Dive Brief:
- A $10 million grant from Facebook founder Mark Zuckerberg and his wife Priscilla Chan is paving way to launch a new research institute at the University of California San Francisco (UCSF) focused on medicine and Big Data.
- UCSF pediatrician and computer scientist Atul Butte will head the Institute for Computational Health Sciences (ICHS), which will commingle EHR data across all five UC medical centers to identify patterns and improve quality care, according to an announcement from the university.

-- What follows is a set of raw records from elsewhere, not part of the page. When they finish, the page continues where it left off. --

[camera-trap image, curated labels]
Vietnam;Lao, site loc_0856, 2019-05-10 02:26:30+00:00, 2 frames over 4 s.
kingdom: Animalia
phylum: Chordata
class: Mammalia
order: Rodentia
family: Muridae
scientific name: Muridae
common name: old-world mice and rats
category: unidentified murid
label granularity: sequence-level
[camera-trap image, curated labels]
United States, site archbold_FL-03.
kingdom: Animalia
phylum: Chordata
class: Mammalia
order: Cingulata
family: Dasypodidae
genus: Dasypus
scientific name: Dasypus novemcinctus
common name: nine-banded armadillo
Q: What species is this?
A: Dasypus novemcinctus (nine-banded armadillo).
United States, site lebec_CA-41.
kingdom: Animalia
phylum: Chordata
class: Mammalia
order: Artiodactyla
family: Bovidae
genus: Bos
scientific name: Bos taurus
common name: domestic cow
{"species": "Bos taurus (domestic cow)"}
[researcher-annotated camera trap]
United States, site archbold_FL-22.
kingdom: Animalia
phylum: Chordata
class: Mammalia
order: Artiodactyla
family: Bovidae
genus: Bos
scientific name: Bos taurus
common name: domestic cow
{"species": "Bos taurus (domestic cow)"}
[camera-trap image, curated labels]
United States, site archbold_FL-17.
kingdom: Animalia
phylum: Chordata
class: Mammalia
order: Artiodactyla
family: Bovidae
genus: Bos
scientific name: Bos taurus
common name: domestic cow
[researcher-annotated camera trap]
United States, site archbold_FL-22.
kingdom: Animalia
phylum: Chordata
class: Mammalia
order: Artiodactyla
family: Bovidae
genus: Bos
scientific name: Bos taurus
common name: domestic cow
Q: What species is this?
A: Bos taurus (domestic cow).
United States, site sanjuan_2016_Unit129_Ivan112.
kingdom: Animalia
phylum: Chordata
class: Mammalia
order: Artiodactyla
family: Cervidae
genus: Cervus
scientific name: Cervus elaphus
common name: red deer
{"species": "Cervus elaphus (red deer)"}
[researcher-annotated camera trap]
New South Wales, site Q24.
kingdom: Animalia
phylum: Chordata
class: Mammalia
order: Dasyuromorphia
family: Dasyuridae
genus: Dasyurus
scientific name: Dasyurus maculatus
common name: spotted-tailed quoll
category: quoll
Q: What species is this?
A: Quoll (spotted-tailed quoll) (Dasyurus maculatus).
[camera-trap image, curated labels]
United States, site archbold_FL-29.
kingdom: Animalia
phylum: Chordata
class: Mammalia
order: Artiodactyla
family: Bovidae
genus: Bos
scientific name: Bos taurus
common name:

- The gift will go toward faculty recruitment at ICHS and development of a knowledge network for precision medicine.
Dive Insight:
Butte is also pursuing a research approach that he calls “data recycling.” Instead of recruiting new groups of patients and collecting new data for clinical research, he maintains scouring existing, publicly available data can yield valuable insights and speed drug development.
The $10 million grant is part of a larger goal announced by Zuckerberg and Chan last fall to commit $3 billion over the next decade to create digital tools to speed research on diseases. The Chan Zuckerberg Initiative, the couple’s for-profit philanthropic arm, initially devoted $600 million to create a research lab in San Francisco where scientists and engineers can work together to prevent and cure diseases.
The couple say their goal is to eradicate disease worldwide by the end of the century.
In 2014, Zuckerberg and Chan donated $25 million to the Centers for Disease Control and Prevention to support efforts to contain the Ebola outbreak in West Africa.